Though we don’t technically have a hometown airline anymore now that Delta has absorbed Northwest, the Atlanta-based airline still provides a fair amount of economic activity for Minnesota. And doesn’t it know it. Less than a month after Delta officials pledged to keep its Twin Cities hub, the company has made it clear there’s a significant maybe involved.
Thursday’s hearing at the Capitol was an exercise in veiled threats, centered around state-backed debt for Northwest, given years ago in exchange for a promise to keep the headquarters here.

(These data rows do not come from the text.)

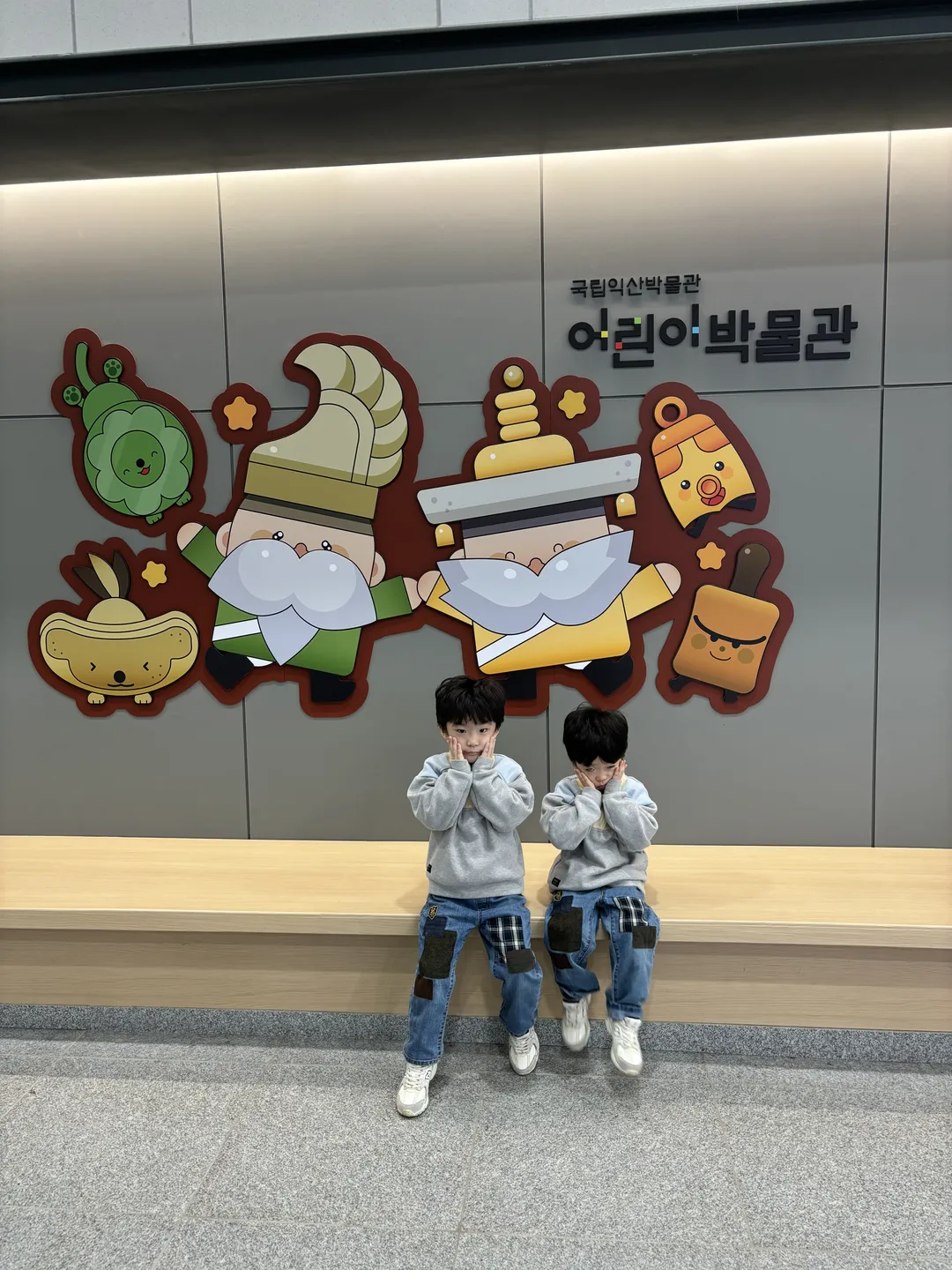 Iksan National Museum Children's Museum photo 21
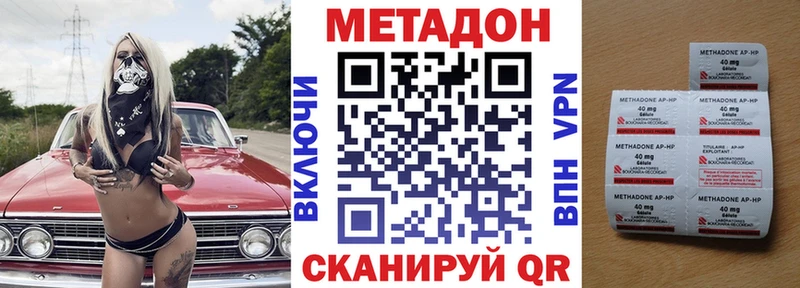 Метадон белоснежный  blacksprut сайт  Заволжье 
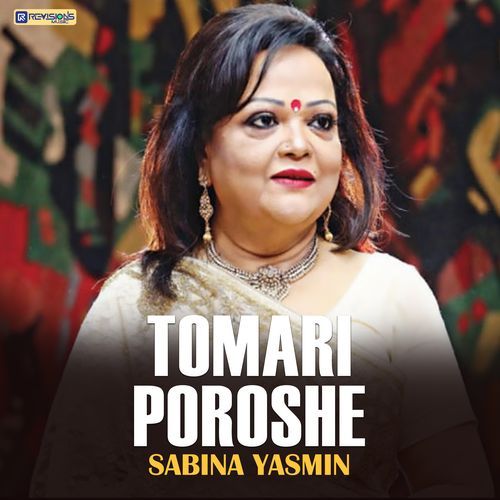 Tomari Poroshe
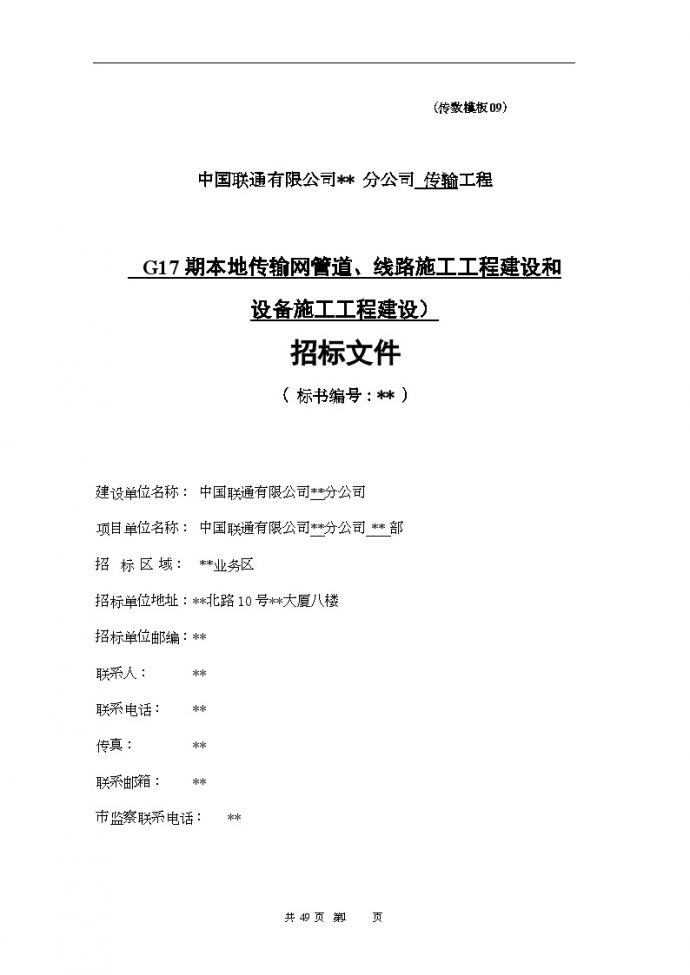 2008年中国联通某本地传输网管道线路入（含设备）招标文件_图1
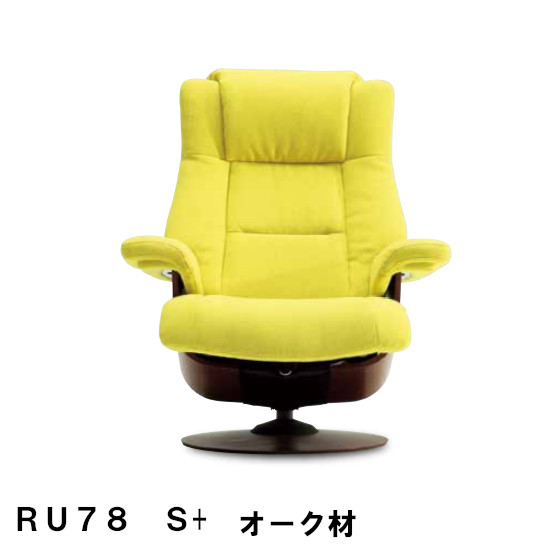 【割引クーポンあり】 カリモク ザ・ファーストRU78モデル S+サイズ オーク材 RU7822 RU7802 パーソナルチェア リクライナー リクライニングソファー 送料無料 家具のよろこび カリモク家具｜国産家具専門店　家具のよろこび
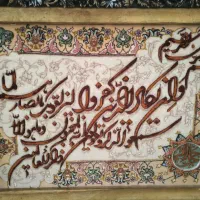 تابلو فرش وان یکاد دستباف گل ابریشم|تابلو فرش|تهران, حشمتیه|دیوار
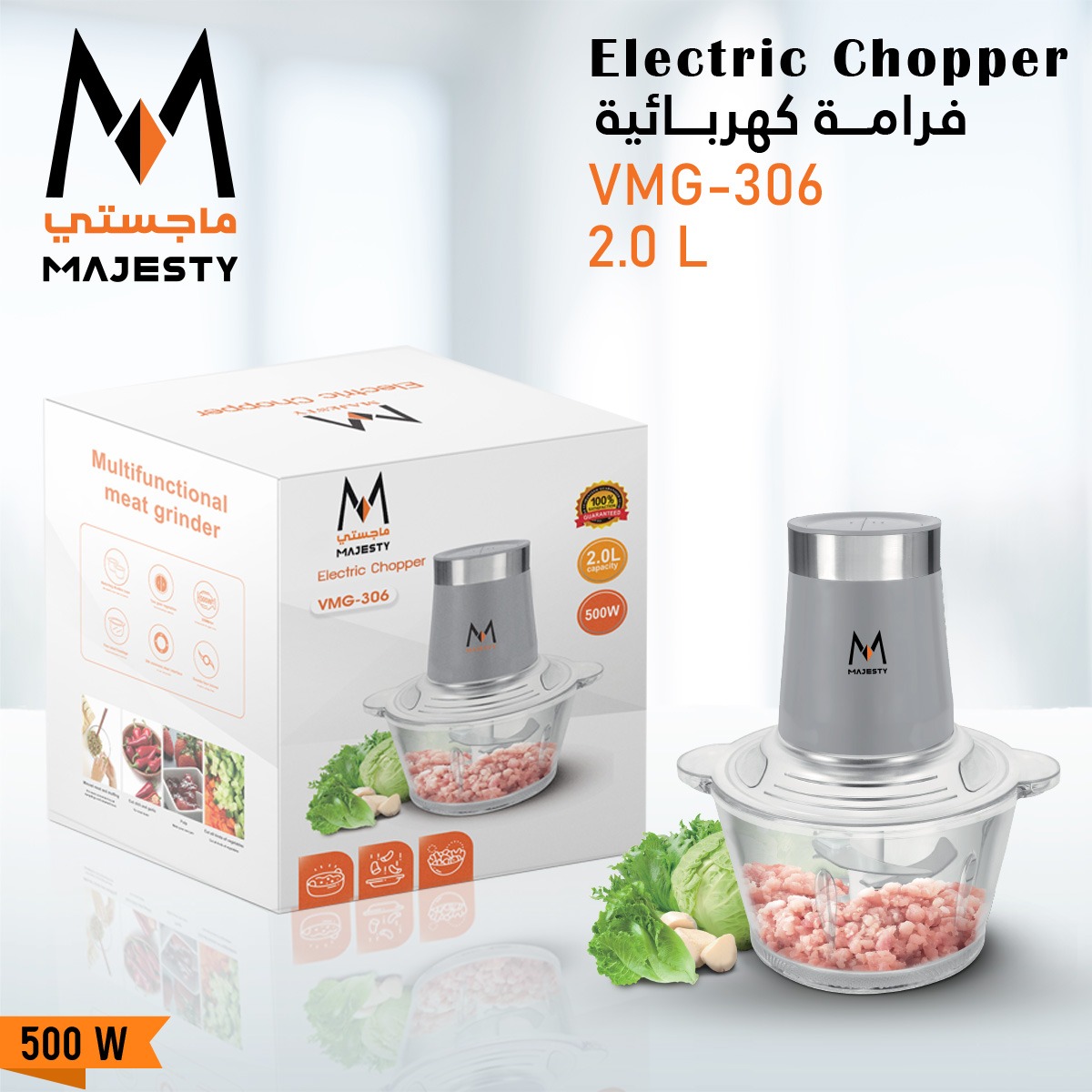 فرامة لحم وخضار ماجستي 500 وات 2 لتر زجاج  VMG-306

Lawmakers don’t have a lot of clout in preventing Delta from closing Northwest’s Eagan headquarters, and former-Northwest-now-Delta official Ben Hirst got that point across pretty clearly without exactly saying so.
The legislators stressed that a deal is a deal.
Hirst’s response:
“To the extent that the Minneapolis airport has higher costs per enplanement than Cincinnati or Detroit or other competing airports in the Delta system, then all that happens there is that Delta has an incentive to locate flights through those airports rather than here.”

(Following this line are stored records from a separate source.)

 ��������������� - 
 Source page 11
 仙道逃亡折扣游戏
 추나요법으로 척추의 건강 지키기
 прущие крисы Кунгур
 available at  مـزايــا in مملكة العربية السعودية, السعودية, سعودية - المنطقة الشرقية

Translation: Push us, and we’ll close your hub.
Rep. Debra Hilstrom said Delta can’t just say they’re not going to honor the deal. To which Hirst replied the company would, if pushed, just write a check for what’s owed, adding:
“In uncertain times, liquidity means security for our company and for our people, so we would prefer to leave the bonds in place,” Hirst said.
Translation: If you push us to early repayment, we’d have less cash and we may have to close your hub.

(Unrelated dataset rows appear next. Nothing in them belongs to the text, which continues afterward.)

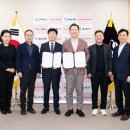 의료법인 갑을의료재단 | [갑을구미재활병원]구미시와 '구미+ 어린이재활센터'운영 업무협약 체결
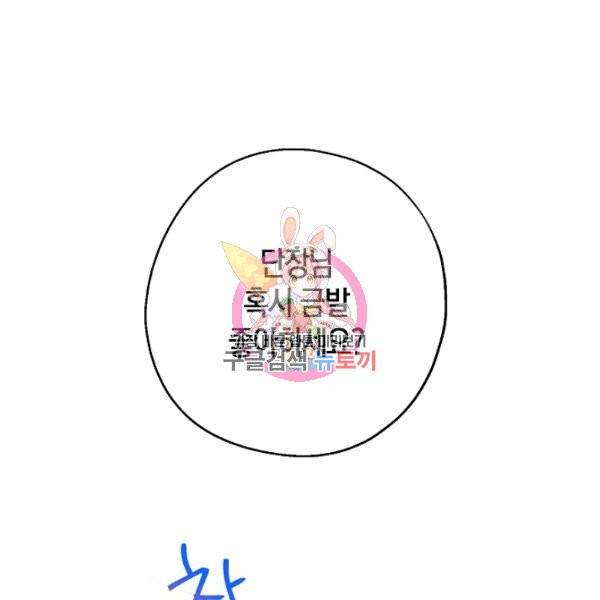 아 하세요, 금수저 들어갑니다 11화 1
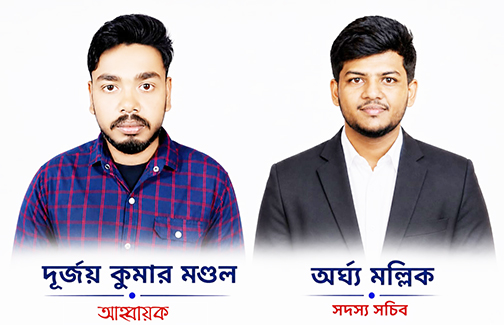 পাইকগাছা উপজেলা ছাত্র ঐক্য পরিষদের আহবায়ক কমিটি অনুমোদন পাইকগাছা উপজেলা ছাত্র ঐক্য পরিষদের আহবায়ক কমিটি অনুমোদন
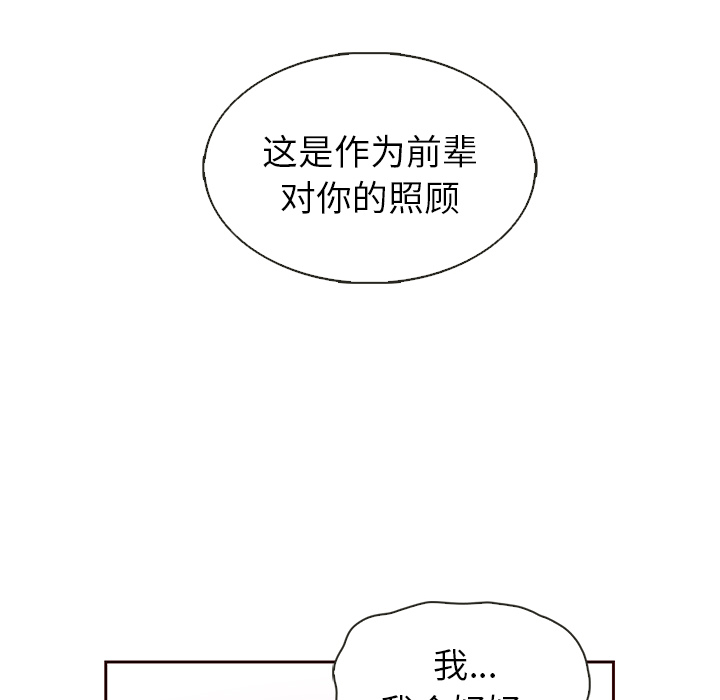 第36话_夏奈尔女孩69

That sent Rep. Ann Lenczewski on a new tack: repealing tax breaks Delta-Northwest gets.
Hirst’s response as quoted by Session Weekly:
Such actions could result in increased employment costs at the airport, which could force Delta to scale back its operations even further.
Translation: Fine. We’ll close your hub.
Oh, and about those taxes. Metropolitan Airports Commission spokesman Pat Hogan sent an e-mail today noting that the airlines pay them:
Airlines and other businesses at MSP DO pay property taxes. (I believe a look at the Hennepin County tax rolls will show that NWA pays millions in property taxes for its airport facilities.) What MSP tenants do not pay is the Statewide Commercial/Industrial tax. That tax was established to fund education. MSP is not in any city nor does it contain any residences that might use area schools, so the Legislature determined airport tenants should not be subject to that particular tax. Utilities, fire and polic protection are provided by the MAC, and airport tenants cover those costs through rent payments and other charges.